Sağlık

35 yaş yolun yarısı değil!

Sanayileşme ile birlikte aileden ekonomik olarak bağımsızlaşmak için daha uzun süre harcanması, ‘gençlik’ sürecinin uzamasına yol açtı.

05 Kasım 2008 02:00
Eskiden 20’li yaşların ortasında, iş ve aile kurma konularının halledilmesi beklenirdi. 30’lu yaşlara doğru ‘yetişkinliği’ çoktan yarılamış kabul edilirlerdi.
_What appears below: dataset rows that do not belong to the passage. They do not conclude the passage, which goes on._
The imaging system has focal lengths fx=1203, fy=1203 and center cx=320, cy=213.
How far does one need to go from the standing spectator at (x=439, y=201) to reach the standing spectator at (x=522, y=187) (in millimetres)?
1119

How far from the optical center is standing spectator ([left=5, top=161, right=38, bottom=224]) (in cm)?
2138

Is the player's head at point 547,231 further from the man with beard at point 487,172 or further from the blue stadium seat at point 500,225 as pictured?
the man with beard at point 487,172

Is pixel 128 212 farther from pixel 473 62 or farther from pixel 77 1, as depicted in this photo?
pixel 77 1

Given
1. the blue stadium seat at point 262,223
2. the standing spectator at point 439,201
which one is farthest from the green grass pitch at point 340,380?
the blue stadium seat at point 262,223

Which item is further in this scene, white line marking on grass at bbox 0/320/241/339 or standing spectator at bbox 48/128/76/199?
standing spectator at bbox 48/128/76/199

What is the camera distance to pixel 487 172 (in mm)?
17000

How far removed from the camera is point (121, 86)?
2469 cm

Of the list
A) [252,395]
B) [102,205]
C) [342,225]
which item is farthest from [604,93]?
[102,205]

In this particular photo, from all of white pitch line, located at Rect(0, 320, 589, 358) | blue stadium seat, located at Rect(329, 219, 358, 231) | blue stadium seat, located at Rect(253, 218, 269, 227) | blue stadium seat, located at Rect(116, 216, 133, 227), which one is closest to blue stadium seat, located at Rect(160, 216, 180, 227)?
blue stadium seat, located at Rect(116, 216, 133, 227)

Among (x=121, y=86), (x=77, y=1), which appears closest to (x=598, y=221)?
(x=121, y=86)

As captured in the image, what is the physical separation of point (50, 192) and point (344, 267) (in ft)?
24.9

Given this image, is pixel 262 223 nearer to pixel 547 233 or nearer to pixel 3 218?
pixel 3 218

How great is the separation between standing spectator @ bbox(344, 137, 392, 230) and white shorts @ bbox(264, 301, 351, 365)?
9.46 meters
Ancak sanayileşme ile birlikte, bir meslek edinmek ve aileden ekonomik olarak bağımsızlaşmak için daha uzun süre harcanması, ‘gençlik’ sürecinin uzamasına yol açtı.

Hala ‘genç’ olsalar da ergen olmayan, klasik ‘yetişkin’ sınıfına da girmeyenlerin oluşturduğu bir geçiş dönemi olan ‘Genç Yetişkinlik’; 20’li yaşların ortalarından, 30’lu yaşların sonuna kadar sürebiliyor. Medical Park Fatih Hastanesi’nden Klinik Psikolog Sinem Demir, genç yetişkinlerin yaşayabilecekleri ‘psikolojik takılmalar’ı anlattı.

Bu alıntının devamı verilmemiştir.